Standard Bank Tech Impact Challenge: Xente credit scoring challenge
2000 Zindi Points
Predict the likelihood of credit default of ecommerce clients
387 data scientists enrolled, 96 on the leaderboard
Financial ServicesPredictionStructured
Uganda
30 August 2019—2 December 2019

Xente is an e-commerce and financial service app serving 30,000+ customers in Uganda.

This dataset includes a sample of approximately 2,665 unique e-commerce transactions that occurred between 21 September 2018 and 17 July 2019. During this period, 1,631 loans were issued to Xente clients.

The data have been split into a test and training set. This was done chronologically, so the buyers' history can be used to predict their default likelihood.

The training set contains 1,769 unique transactions and the test set contains 905 unique transactions. The number of observations in the train data sets exceeds the number of transactions, as a result of some transactions being paid in split payments/installments.

Variable definitions

  • CustomerId: Unique number identifying the customer on platform
  • TransactionStartTime: Transaction start time
  • Value: Value of transaction
  • Amount: Value of Transaction with charges
  • TransactionId: Unique transaction identifier on platform
  • BatchId: Identifier for bulk transactions being done on an account
  • SubscriptionId: You can have one account with multiple subscriptions
  • CurrencyCode: Country currency
  • CountryCode: Numerical geographical code of country
  • ProviderId: Source provider of Item bought
  • ProductId: Item name being bought
  • ProductCategory: Type of product
  • ChannelId: Identifies if customer used Xente Paylater on any other channel
  • TransactionStatus: Loan application status (1=accepted, 0 = rejected)
  • IssuedDateLoan: Date loan is issued
  • AmountLoan: Value of the loan issued
  • Currency: Ugandan shillings Denominations
  • LoanId: Loan transaction unique identifier
  • PaidOnDate: Date on which the loan was paid
  • IsFinalPayBack: Last payback installment
  • InvestorId: Loan issuer or network owner
  • DueDate: Date loan is due
  • LoanApplicationId: unique identifier for loan application
  • PayBackId: Loan payback number identifier
  • ThirdPartyId: Transaction id for a loan payback
  • IsThirdPartyConfirmed: loan order succeeded on platform
  • IsDefaulted: Exceeded agreed payback time (1 = default, 0 = non-default)

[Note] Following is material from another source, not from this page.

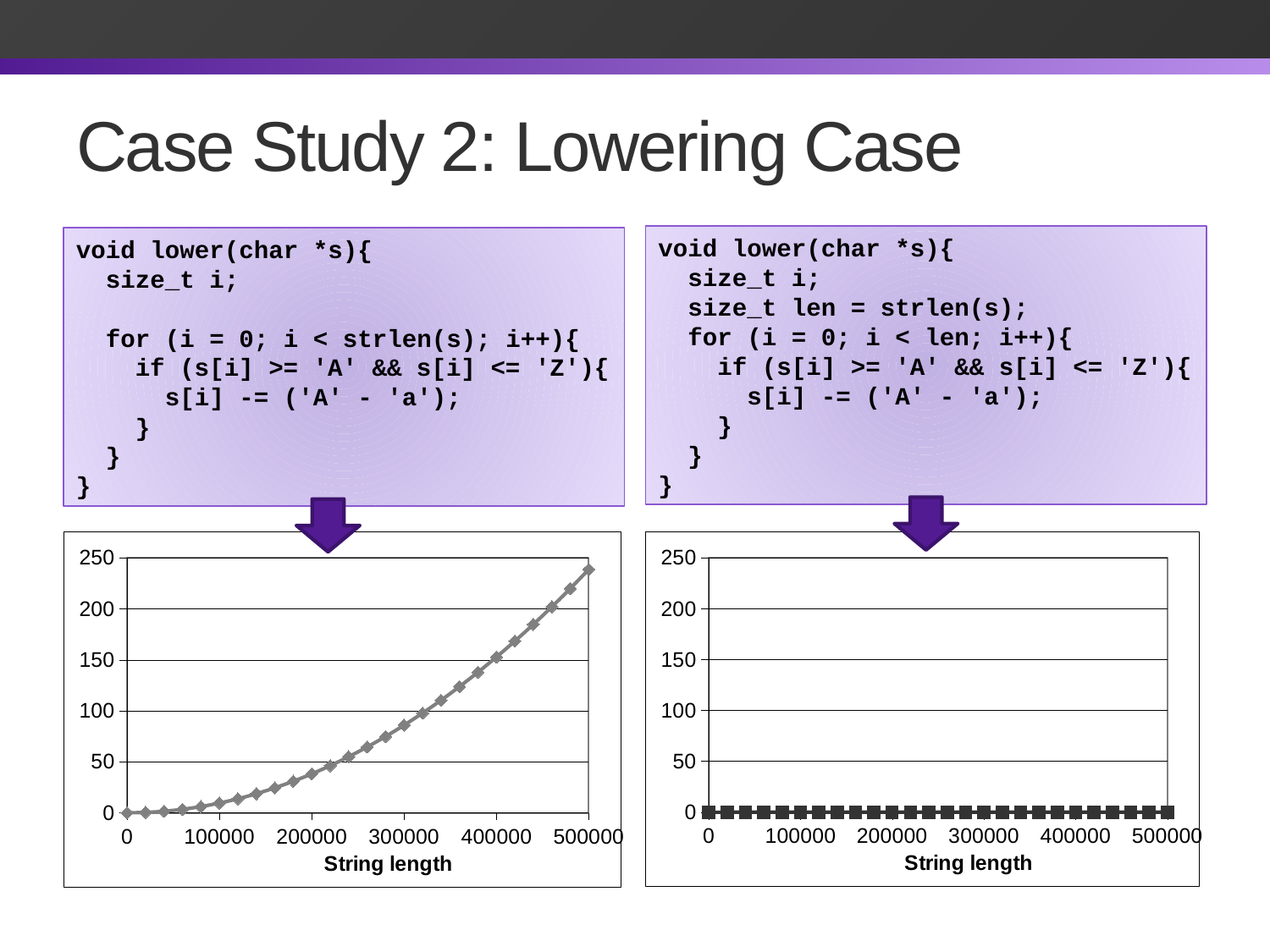
In the chart on the left, is the value at string length 100000 greater or less than 50? less In the chart on the right, do the values rise, fall, or stay flat as string length increases? stay flat In the chart on the left, do the values rise or fall as string length increases? rise In the chart on the left, at which string length is the plotted value highest? 500000 In the chart on the left, is the value at string length 500000 greater or less than 200? greater What kind of chart is the chart on the left of the slide? line chart What kind of chart is the chart on the right of the slide? line chart In the chart on the right, is the value at string length 500000 greater or less than 50? less In the chart on the left, at which string length is the plotted value lowest? 0 What is the maximum value shown on the y-axis of the chart on the right? 250 At string length 500000, which chart shows the larger value, the left chart or the right chart? the left chart What is the x-axis label of the chart on the left? String length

Files available for download

The files for download here are:

  • VariableDefinitions.csv: Definition of the features per transaction
  • Train.csv: Ecommerce transactions and associated loans from 21 September 2018 and 31 March 2019, including whether or not a customer defaulted on their loan. This is the dataset that you will use to train your model.
  • Test.csv: Ecommerce transactions and associated loans from 31 March 2019 and 17 July 2019, excluding whether or not a customer defaulted on their loan. Additional variables associated with the loan have also been removed from the test set. is the dataset that you will use to test your model on.
  • unlinked_masked_final.csv: e-commerce transactions not linked to any loans, but associated to customers with loan-linked e-commerce transactions.
  • sample_submission.csv: is an example of what your submission file should look like, including a list of unique transaction ids and the associated loan status. The order of the rows does not matter, but the names of the TransactionId must be correct.